Figure 3. A structure-based mechanism for SM protein-mediated SNARE complex assembly

a-e | X-ray crystal structures (first row) and schematic representations (second row) of SM protein–SNARE complexes. The structures and schematics are placed in a speculative order to suggest a potential pathway for SM protein-templated SNARE complex assembly. a | Many SM proteins bind to the N-peptide lying at the extreme N-terminus of Qa- (or syntaxin-like) SNAREs. Shown is the structure of the SM protein Munc18a (grey) bound to the N-peptide of syntaxin 4 (yellow) (PDB code 3PUJ). b | Some Qa-SNAREs adopt an auto-inhibited conformation that binds to, and is stabilized by, the cognate SM protein. This binding mode requires a furled conformation for the helical hairpin of the SM protein. Shown is the structure of Munc18a bound to the cytoplasmic portion of syntaxin 1a (yellow and red) (PDB code 3C98). c | The opening of the Qa-SNARE is accompanied by the unfurling of the SM protein's helical hairpin, which exposes the R-SNARE binding site. Shown is the structure of the SM protein Vps33 (grey) bound to the SNARE motif of the Qa-SNARE Vam3 (red) (PDB code 5BUZ). d | Binding of the R-SNARE to the SM protein leads to a half-zippered SNARE complex representing a potential early intermediate in SNARE complex assembly. Shown is a model that combines the structures of Vps33 bound to the R-SNARE Nyv1 (blue) (PDB code 5BV0) and Vp33 bound to the Qa-SNARE Vam3 (red and yellow) (PDB code 5BUZ). e | After formation of the trans-SNARE complex, SM proteins may bind directly to the resulting four-helix bundle. The resulting complex has not, however, been structurally defined. f | Unfurling of the domain 3a helical hairpin of the SM protein reveals the R-SNARE binding site.

Figure 4. Structural characterization of the synaptotagmin–SNARE complex interaction

a | Superimposed structures of synaptotagmin 1 bound to the neuronal SNARE complex, determined by x-ray crystallography (PDB code 5CCH) and NMR (PDB code 2N1T), implicate the same face of the SNARE complex as being the primary contact site for the C2B domain of synaptotagmin (shown in purple for the crystal structure and in grey for the NMR structure). The x-ray crystal structure also defines secondary and tertiary binding sites on the SNARE complex for the C2A (cyan) and C2B domains of synaptotagmin. b | The structural data suggest a model in which multiple synaptotagmins and SNARE complexes form a super-complex around a docked vesicle. Calcium influx is proposed to promote interactions between synaptotagmin 1 and the plasma membrane that deform the plasma membrane, bringing it into juxtaposition with the vesicle membrane and facilitating membrane fusion.

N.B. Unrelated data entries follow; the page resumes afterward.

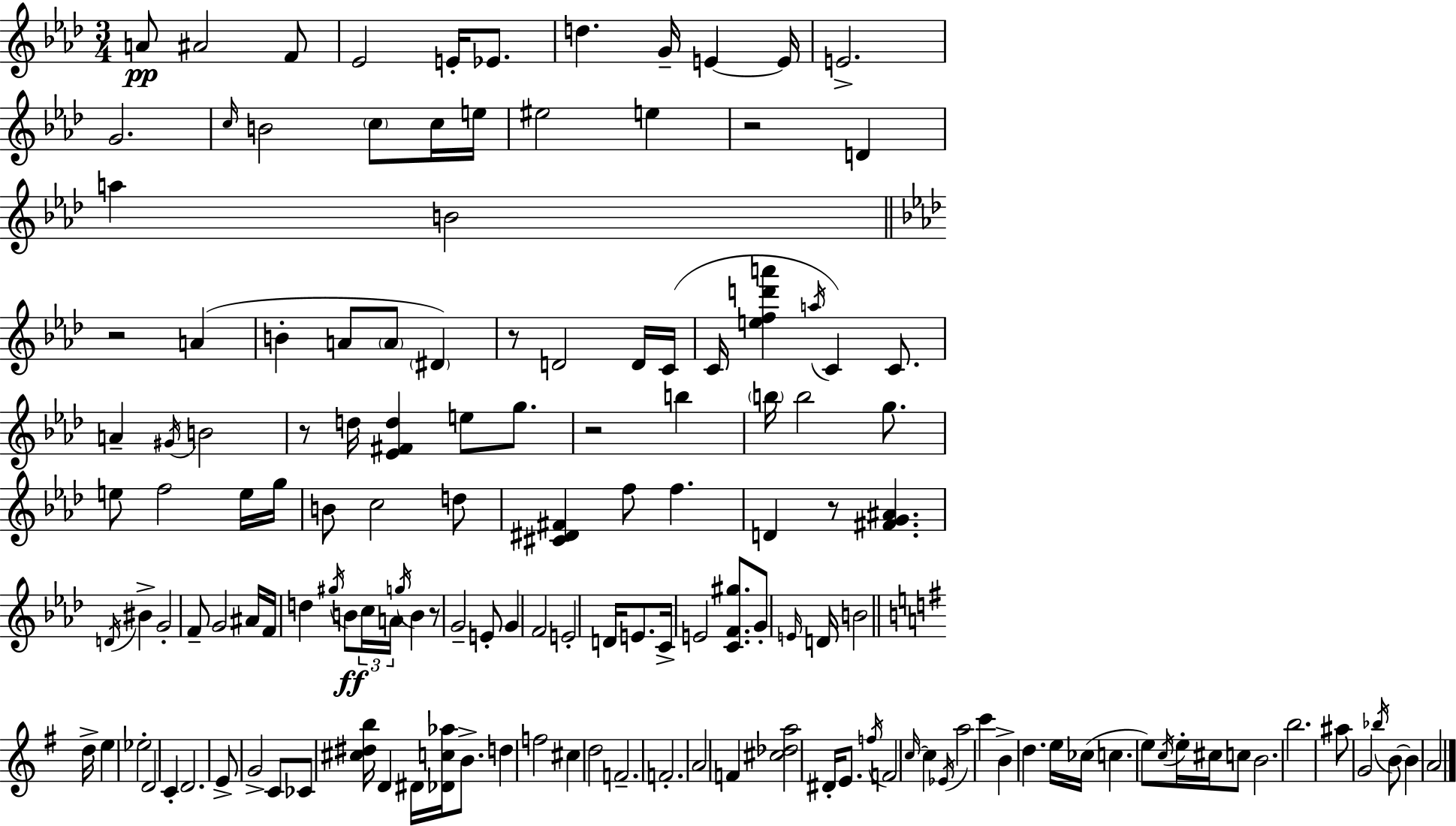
{
  \clef treble
  \numericTimeSignature
  \time 3/4
  \key aes \major
  a'8\pp ais'2 f'8 | ees'2 e'16-. ees'8. | d''4. g'16-- e'4~~ e'16 | e'2.-> | \break g'2. | \grace { c''16 } b'2 \parenthesize c''8 c''16 | e''16 eis''2 e''4 | r2 d'4 | \break a''4 b'2 | \bar "||" \break \key aes \major r2 a'4( | b'4-. a'8 \parenthesize a'8 \parenthesize dis'4) | r8 d'2 d'16 c'16( | c'16 <e'' f'' d''' a'''>4 \acciaccatura { a''16 } c'4) c'8. | \break a'4-- \acciaccatura { gis'16 } b'2 | r8 d''16 <ees' fis' d''>4 e''8 g''8. | r2 b''4 | \parenthesize b''16 b''2 g''8. | \break e''8 f''2 | e''16 g''16 b'8 c''2 | d''8 <cis' dis' fis'>4 f''8 f''4. | d'4 r8 <fis' g' ais'>4. | \break \acciaccatura { d'16 } bis'4-> g'2-. | f'8-- g'2 | ais'16 f'16 d''4 \acciaccatura { gis''16 }\ff b'8 \tuplet 3/2 { c''16 a'16 | \acciaccatura { g''16 } } b'4 r8 g'2-- | \break e'8-. g'4 f'2 | e'2-. | d'16 e'8. c'16-> e'2 | <c' f' gis''>8. g'8-. \grace { e'16 } d'16 b'2 | \break \bar "||" \break \key g \major d''16-> e''4 ees''2-. | d'2 c'4-. | d'2. | e'8-> g'2-> c'8 | \break ces'8 <cis'' dis'' b''>16 d'4 dis'16 <des' c'' aes''>16 b'8.-> | d''4 f''2 | cis''4 d''2 | f'2.-- | \break f'2.-. | a'2 f'4 | <cis'' des'' a''>2 dis'16-. e'8. | \acciaccatura { f''16 } f'2 \grace { c''16~ }~ c''4 | \break \acciaccatura { ees'16 } a''2 | c'''4 b'4-> d''4. | e''16 ces''16( c''4. e''8) | \acciaccatura { c''16 } e''16-. cis''16 c''8 b'2. | \break b''2. | ais''8 g'2 | \acciaccatura { bes''16 } b'8~~ b'4 a'2 | \bar "|."
}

Figure 5. SNARE complex disassembly by NSF and SNAPs

a | The near atomic-resolution cryoEM structure of the 20S complex comprising six copies of NSF, four copies of α-SNAP and the neuronal SNARE complex (PDB code 3J96). A ribbon model of the complex is shown next to the electron density from one of four single particle reconstructions. b | The D1 domains of the NSF hexamer are shown for three separate structures of NSF: the 20S complex, ATP-bound NSF (PDB code 3J94) and ADP-bound NSF (PDB code 3J95) (lacking α-SNAP and the SNARE complex). Comparison of these structures shows that NSF adopts a split washer orientation when bound to ATP and within the 20S complex, and an open washer orientation when bound to ADP. c | A simplified schematic of NSF and its interaction with the SNARE complex (only the D1 domain of NSF is shown for clarity). When bound to ATP and the SNARE complex, NSF adopts a compact, split-washer orientation. Upon ATP hydrolysis and release of inorganic phosphate, NSF undergoes a conformational change to the open-washer orientation, thereby applying rotational and shear forces to the SNARE complex. This spring-like transition unwinds the SNARE complex in a single round of ATP hydrolysis, which releases the individual SNAREs for participation in further rounds of membrane fusion^,.